Le déplacement paraît infime, mais il est très profond. En s’installant dans le bizarre, DeForge déplace son imaginaire depuis une logique de la violence et de la lutte vers une logique de la règle et de l’harmonie. Il passe, pour le dire vite, de la logique de Lautréamont dans les Chants de Maldoror, où l’irruption de la transformation ne se referme jamais sur un cycle naturel, à celle de la sculptrice Janine Janet, qui assemblait des éléments naturels composites (écorces, coraux, etc.) pour former des mannequins que certaines marques de luxe mettaient en vitrine. Se compose ainsi une harmonie de l’étrange qui, parce qu’elle a ses propres règles, devient un jeu que l’on maîtrise et que, comme les sculptures de Janet, on peut mettre à distance, en vitrine.

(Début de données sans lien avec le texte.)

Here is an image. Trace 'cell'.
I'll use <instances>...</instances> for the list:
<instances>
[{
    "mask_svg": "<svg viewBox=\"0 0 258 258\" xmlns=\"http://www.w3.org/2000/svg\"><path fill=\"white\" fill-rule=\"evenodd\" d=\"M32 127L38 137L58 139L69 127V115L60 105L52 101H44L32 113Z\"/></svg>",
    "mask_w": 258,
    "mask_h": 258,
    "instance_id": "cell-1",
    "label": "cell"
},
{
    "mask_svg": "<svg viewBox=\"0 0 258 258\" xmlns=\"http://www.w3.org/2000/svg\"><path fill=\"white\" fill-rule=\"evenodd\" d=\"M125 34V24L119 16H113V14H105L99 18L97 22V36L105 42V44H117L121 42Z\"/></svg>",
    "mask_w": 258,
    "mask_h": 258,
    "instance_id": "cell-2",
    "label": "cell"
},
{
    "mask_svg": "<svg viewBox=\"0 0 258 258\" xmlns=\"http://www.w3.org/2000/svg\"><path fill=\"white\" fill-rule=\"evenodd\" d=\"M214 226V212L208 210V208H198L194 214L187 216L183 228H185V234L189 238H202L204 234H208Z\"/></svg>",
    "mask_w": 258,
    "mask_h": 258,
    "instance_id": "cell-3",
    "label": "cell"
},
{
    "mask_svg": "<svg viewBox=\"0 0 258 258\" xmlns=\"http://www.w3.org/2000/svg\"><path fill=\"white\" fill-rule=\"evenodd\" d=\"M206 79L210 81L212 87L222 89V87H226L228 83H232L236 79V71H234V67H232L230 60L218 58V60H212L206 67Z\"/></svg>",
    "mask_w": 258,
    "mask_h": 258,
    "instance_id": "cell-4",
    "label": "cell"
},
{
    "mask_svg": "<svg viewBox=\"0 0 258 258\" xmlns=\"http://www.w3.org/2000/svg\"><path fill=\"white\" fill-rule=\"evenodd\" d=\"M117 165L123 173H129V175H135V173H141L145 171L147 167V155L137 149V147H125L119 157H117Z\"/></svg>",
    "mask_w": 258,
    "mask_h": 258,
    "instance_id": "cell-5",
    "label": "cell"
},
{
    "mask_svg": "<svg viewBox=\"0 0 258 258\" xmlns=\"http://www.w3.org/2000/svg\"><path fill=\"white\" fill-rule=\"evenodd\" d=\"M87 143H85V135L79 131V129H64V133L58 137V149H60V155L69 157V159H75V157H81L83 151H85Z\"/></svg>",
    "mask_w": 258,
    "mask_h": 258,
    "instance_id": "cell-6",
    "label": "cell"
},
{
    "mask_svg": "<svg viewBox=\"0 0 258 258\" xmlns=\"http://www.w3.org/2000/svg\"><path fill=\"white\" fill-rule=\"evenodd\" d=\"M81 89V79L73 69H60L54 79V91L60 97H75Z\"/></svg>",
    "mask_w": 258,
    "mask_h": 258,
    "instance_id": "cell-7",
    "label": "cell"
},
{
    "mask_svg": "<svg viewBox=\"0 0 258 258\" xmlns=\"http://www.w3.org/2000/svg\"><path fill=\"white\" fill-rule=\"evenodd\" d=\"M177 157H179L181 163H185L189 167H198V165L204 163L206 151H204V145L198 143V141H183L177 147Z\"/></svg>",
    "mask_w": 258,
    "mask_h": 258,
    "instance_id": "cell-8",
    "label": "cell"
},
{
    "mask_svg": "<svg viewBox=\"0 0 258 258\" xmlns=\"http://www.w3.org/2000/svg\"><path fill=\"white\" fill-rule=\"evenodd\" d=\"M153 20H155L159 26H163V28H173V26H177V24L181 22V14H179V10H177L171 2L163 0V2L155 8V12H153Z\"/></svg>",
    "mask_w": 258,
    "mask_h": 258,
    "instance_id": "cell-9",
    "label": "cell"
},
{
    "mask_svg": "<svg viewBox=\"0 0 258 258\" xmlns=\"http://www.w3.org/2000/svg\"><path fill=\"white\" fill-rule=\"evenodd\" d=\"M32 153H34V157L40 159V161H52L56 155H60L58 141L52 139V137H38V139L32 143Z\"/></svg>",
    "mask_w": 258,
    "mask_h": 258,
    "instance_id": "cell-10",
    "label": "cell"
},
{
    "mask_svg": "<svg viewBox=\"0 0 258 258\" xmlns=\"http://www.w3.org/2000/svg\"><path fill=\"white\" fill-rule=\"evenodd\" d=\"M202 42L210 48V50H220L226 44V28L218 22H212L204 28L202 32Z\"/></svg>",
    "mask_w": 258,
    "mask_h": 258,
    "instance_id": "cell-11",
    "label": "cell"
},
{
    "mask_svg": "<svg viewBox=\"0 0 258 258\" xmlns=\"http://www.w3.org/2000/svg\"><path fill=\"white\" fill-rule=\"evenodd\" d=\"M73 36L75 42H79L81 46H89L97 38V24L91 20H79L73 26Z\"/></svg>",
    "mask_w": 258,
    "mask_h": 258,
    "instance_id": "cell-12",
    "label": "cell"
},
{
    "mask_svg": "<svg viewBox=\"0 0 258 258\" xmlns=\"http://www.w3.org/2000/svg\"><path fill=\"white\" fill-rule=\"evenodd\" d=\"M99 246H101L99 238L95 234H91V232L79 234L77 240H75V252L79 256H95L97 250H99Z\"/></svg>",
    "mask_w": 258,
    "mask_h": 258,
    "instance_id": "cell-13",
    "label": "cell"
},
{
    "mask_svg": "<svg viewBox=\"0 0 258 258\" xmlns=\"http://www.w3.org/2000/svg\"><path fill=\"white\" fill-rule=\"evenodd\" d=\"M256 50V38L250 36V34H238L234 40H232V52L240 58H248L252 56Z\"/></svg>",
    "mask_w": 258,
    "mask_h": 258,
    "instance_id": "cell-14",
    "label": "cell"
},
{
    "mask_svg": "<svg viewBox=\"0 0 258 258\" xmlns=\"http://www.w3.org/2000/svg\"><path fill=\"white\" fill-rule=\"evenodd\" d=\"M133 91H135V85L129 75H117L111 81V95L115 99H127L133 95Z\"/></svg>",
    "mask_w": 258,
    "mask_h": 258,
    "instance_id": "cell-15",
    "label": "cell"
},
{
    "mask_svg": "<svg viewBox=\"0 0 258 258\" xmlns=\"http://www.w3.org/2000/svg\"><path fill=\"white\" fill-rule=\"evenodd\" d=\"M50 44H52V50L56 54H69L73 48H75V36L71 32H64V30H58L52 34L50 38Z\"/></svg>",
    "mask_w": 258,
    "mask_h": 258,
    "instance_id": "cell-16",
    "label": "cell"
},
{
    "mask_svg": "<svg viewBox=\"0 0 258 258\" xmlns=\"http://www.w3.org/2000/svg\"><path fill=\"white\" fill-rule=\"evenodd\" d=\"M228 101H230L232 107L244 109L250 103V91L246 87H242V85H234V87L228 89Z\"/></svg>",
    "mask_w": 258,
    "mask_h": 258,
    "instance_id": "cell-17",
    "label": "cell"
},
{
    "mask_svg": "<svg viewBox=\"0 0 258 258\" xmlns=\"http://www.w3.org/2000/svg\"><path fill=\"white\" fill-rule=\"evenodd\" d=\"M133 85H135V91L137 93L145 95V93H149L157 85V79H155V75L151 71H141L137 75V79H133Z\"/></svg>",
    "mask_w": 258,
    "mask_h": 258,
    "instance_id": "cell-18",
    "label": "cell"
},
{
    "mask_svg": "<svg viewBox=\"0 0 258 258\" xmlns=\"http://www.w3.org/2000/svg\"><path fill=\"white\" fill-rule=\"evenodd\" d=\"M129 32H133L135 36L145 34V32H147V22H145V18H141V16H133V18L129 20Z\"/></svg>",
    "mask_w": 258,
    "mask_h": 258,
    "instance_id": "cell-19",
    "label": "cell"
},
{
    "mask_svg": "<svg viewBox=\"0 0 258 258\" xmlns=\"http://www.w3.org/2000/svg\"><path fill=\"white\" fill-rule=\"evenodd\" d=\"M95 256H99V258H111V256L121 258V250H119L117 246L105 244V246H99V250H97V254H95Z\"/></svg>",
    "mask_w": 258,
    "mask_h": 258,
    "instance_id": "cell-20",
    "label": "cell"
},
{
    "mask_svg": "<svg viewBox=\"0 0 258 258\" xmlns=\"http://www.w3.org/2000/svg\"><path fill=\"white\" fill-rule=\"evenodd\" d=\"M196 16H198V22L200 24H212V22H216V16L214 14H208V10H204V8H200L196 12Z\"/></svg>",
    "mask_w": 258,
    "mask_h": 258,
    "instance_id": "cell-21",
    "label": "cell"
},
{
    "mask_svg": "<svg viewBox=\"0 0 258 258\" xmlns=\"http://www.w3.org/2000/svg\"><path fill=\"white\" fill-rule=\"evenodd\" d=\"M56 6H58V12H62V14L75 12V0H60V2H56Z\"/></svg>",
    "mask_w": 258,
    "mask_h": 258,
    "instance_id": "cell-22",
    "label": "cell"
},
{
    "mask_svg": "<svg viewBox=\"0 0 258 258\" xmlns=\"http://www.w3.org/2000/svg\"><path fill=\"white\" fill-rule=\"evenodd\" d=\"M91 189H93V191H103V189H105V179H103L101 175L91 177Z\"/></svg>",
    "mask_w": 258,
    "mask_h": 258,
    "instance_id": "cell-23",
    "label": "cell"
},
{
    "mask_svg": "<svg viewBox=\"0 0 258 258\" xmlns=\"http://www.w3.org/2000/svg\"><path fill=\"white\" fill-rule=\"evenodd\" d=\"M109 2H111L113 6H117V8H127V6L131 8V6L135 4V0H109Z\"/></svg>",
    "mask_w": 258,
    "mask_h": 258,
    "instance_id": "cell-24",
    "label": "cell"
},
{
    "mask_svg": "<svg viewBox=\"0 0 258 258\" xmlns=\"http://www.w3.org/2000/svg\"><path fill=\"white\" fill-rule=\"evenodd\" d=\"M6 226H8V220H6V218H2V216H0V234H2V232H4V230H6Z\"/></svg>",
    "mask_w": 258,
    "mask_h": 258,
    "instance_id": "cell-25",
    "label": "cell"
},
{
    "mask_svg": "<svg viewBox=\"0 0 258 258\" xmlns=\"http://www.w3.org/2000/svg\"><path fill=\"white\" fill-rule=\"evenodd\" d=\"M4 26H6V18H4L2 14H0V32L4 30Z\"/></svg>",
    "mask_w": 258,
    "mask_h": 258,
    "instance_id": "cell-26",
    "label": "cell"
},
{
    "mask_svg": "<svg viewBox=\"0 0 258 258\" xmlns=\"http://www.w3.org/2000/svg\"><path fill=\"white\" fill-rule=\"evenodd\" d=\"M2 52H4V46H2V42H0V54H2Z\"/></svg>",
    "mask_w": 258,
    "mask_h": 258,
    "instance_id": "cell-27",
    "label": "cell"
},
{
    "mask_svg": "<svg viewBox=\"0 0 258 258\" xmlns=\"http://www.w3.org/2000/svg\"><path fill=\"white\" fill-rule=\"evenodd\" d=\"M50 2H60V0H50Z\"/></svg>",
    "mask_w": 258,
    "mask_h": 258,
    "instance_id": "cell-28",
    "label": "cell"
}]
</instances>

Nous pensons que ce geste de maîtrise est, somme toute, un peu réducteur : l’imaginaire y perd sa violence, il n’a plus les moyens de remettre en cause la normalité. Au contraire, celle-ci finit par lui imposer ses propres règles. Tout se passe comme si la maladie n’avait plus la capacité de bousculer et d’interroger la santé, comme si elle se trouvait immédiatement circonscrite et maîtrisée. Le corps n’est finalement plus un enjeu singulier : il est une nature en transformation qui réconcilie à la fois le réel et l’imaginaire. Ce pourrait être une guérison, mais elle se fait au prix d’une maîtrise de l’imaginaire qui le naturalise et, encore une fois, lui ôte toute capacité de mise en question.
L’auteur ne se contente jamais des codes du comics underground dans ce qu’il a de plus banal : il ne tombe jamais dans la facilité du dévoilement de passions intimes, il ne verse jamais dans le retournement facile des normes. Il suit un programme esthétique ambitieux, celui de l’interrogation des normes et du corps. Mais dans En toute simplicité, en allant au bout de son projet, il atteint une fermeture, un point indépassable : celui où l’imaginaire n’est plus une douleur mais une nature, un monde en soi, et où le corps n’est plus une lutte mais un cycle en perpétuelle métamorphose. Certes, le vertige des interrogations est perdu en cours de route, mais la réalisation hyper rigoureuse de son programme esthétique lui permet en retour de suivre toutes les métamorphoses imaginaires. Et là, le spectacle vaut qu’on s’y attarde.